The Cybersecurity and Infrastructure Security Agency wants to involve more international partners in overwatching a long-standing cyber vulnerability cataloging project, which narrowly avoided vast defunding earlier this year, a top official said Wednesday.
The Common Vulnerabilities and Exposures Program faced a near complete lapse in government funding in April when MITRE, the research giant that supports much of the program’s functions, warned of an imminent end to federal backing for the cornerstone cybersecurity project. The lapse was reversed within hours after outcry from the cybersecurity community.
The European Union’s cybersecurity agency, dubbed ENISA, for instance, is one desired organization to involve in the program, said Nick Andersen, the agency’s executive assistant director for cybersecurity.
“That’s a great example of somebody we want to bring in closer into the fold, to say again, as a global community, how can we really take a better look — more holistic look — at CVEs and what it means for defenders worldwide?” he said in an on-stage interview at a Nextgov/FCW cybersecurity event.
The CVE Program provides a standardized system for identifying and cataloging publicly known cybersecurity vulnerabilities.
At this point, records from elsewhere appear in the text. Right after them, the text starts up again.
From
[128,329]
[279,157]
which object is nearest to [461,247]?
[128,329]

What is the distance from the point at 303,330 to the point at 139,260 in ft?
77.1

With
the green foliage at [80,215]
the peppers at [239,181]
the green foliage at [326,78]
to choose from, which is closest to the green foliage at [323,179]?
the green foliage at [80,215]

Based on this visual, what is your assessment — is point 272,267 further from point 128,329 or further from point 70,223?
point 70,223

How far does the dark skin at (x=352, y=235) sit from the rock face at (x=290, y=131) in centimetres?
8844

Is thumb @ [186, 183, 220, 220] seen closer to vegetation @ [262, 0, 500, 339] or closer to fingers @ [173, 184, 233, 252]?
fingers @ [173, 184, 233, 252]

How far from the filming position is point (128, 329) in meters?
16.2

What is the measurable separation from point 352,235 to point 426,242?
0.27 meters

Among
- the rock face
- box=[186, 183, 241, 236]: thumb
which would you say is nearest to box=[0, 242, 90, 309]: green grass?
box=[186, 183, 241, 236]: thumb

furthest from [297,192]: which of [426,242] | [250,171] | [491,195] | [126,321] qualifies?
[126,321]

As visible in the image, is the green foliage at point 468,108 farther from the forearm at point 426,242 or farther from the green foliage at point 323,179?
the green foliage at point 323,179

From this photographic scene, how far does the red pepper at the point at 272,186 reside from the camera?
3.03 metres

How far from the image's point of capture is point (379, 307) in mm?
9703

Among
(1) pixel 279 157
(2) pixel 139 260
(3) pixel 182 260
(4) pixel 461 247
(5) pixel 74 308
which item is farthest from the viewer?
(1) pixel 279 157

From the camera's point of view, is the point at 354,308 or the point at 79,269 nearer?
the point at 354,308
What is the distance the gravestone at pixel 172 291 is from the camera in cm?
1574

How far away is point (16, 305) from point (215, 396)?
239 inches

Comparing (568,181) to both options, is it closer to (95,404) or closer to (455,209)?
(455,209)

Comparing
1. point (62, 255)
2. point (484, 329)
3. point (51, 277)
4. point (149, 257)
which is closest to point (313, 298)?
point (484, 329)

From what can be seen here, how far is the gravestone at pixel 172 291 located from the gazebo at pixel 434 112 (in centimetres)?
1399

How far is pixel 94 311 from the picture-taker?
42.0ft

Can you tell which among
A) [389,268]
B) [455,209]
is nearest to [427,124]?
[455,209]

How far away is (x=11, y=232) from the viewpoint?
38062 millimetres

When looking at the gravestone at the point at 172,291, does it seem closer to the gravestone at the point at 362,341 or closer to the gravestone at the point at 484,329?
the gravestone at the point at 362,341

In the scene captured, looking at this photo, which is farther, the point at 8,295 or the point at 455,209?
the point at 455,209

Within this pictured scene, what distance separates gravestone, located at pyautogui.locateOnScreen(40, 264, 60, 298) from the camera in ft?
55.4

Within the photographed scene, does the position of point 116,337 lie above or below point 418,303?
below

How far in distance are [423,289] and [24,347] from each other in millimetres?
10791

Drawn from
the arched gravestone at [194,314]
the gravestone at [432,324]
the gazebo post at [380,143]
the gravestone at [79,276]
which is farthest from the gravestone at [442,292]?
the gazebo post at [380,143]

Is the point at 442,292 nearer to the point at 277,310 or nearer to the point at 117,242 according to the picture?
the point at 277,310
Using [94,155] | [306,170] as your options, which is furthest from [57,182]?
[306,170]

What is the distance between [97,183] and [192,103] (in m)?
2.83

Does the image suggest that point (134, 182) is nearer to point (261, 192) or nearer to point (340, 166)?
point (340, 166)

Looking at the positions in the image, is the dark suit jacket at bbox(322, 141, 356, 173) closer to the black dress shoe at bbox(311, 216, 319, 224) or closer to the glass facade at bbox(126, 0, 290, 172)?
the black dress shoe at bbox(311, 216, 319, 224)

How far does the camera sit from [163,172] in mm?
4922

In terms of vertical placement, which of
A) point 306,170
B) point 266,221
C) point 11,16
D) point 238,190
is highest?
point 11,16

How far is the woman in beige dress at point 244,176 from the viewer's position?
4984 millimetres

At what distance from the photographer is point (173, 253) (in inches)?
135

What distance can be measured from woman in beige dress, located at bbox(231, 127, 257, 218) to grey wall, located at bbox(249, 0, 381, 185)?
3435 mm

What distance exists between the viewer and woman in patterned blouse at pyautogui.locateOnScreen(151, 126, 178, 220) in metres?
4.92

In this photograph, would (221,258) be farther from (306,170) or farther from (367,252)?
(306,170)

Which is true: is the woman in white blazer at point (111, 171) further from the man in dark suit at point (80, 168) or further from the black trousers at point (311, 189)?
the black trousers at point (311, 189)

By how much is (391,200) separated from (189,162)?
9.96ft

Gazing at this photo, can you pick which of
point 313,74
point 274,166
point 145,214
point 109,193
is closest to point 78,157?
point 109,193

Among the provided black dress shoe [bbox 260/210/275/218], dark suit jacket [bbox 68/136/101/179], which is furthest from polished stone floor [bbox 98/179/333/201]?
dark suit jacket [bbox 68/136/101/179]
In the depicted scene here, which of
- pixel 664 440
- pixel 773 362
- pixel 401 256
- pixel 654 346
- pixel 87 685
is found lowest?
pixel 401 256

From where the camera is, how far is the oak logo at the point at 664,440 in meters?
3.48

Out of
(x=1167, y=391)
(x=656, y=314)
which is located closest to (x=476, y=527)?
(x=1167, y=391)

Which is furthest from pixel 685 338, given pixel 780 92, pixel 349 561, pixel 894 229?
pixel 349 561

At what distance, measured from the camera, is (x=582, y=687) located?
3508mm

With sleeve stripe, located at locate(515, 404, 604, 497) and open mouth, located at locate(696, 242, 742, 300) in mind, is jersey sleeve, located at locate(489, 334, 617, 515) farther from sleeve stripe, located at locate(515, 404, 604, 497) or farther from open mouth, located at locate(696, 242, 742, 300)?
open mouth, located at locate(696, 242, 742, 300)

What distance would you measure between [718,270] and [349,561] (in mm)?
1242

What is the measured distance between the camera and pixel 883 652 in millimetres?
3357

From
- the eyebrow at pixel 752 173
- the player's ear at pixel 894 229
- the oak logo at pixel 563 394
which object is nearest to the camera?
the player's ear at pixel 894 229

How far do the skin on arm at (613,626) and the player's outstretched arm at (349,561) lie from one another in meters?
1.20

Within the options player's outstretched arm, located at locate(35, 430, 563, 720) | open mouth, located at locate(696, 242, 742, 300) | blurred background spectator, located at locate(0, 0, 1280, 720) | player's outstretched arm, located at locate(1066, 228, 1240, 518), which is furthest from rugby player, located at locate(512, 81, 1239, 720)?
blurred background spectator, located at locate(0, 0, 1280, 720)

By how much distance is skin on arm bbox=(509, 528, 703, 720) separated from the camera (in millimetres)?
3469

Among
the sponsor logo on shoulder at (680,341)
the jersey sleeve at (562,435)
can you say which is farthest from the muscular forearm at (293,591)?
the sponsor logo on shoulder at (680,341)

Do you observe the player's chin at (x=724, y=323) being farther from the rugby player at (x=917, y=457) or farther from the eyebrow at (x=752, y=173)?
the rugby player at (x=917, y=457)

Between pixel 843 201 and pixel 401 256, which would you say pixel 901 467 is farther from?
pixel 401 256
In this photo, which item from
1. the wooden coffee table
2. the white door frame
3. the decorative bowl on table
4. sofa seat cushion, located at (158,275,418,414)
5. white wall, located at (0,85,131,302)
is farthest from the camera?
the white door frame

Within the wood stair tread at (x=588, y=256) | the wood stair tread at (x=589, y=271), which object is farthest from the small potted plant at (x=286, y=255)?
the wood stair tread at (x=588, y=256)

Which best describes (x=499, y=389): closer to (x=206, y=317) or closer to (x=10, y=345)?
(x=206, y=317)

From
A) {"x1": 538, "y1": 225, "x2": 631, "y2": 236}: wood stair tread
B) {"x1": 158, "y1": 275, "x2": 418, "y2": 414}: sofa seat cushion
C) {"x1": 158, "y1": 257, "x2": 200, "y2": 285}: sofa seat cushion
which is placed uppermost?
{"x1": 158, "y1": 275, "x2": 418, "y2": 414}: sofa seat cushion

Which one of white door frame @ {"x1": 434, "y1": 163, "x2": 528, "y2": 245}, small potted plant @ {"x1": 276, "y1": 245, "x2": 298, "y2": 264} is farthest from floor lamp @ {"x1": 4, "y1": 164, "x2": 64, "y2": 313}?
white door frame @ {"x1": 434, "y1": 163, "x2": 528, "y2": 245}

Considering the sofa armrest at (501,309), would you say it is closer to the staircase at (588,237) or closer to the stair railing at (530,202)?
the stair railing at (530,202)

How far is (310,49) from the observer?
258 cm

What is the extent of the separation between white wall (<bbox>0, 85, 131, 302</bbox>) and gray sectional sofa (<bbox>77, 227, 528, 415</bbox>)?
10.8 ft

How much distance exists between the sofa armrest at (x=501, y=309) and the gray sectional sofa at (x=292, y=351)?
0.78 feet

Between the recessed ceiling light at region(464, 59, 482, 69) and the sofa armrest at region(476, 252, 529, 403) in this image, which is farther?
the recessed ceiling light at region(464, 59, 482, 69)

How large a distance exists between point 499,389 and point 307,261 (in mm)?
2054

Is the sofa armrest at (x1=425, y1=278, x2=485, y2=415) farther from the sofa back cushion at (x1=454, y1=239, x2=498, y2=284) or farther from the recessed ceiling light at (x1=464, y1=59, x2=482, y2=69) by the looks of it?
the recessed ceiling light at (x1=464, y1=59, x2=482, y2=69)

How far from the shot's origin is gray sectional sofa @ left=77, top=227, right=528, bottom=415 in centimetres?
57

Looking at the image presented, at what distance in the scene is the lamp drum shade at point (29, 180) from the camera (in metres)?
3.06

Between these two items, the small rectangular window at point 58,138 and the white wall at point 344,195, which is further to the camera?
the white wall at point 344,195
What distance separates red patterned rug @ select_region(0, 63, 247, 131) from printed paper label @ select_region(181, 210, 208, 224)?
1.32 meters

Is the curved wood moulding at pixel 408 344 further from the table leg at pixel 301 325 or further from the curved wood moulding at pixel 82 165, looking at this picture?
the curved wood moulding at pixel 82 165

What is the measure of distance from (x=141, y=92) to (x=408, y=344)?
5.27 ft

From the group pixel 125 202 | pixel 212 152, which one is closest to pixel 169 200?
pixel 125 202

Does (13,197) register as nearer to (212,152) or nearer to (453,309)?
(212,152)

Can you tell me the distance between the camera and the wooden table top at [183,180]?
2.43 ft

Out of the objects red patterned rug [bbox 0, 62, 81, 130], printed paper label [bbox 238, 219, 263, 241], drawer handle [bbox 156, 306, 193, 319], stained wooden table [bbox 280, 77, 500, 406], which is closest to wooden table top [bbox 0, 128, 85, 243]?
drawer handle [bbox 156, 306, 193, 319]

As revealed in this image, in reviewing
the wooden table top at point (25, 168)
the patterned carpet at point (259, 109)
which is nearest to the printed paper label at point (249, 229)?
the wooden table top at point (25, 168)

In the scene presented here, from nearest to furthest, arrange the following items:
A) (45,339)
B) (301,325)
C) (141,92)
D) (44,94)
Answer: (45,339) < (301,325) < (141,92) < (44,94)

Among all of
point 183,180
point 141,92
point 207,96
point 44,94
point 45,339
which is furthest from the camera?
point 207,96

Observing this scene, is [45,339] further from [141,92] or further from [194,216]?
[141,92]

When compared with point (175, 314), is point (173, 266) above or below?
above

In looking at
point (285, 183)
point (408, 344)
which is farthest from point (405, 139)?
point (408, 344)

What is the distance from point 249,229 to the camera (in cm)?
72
Each software flaw is assigned a unique identifier, designed to help security researchers, vendors and officials more effectively communicate about the same issue.
“There are lots of other stakeholders here, outside of exclusively the U.S.,” added Andersen. “One of our key goals is to make sure that they feel like they got ownership, and they’ve got that seat at the table.”
The agency is looking at ways to expand on community partnerships and improve data quality standards for vulnerability information shared with the private sector and overseas governments, it said in a paper issued last week that sought to outline forward-looking commitments for the CVE project.
Domestically, Andersen doesn’t foresee handing off management of the program to another agency like the National Institute of Standards and Technology, though he “absolutely” expects more engagement to occur with other U.S. agencies.
CVE board members were reportedly left in the dark amid the near funding collapse in April. Asked about how the close call unfolded behind the scenes, Andersen said it was a contract administration processing issue and added that everyone could agree that federal contracting could be more efficient and faster.
“Can I agree that the message, and the way it came out with MITRE, caused an awful lot of consternation with the community? Yep, I certainly can, and I can understand that, but the fact of the matter is, we are fully committed,” he said.
In April, CISA’s announcement of the contract extension came just hours after a subset of the CVE Board said it planned to break off to maintain the program under a new body called the CVE Foundation. The group aims to “support the transition of the CVE Program from a single funding stream to a diversified and stable funding model,” its website says.
Andersen said he couldn’t speak for the entire agency and whether other officials have interacted with the foundation and mentioned that he himself has not been in touch with its members.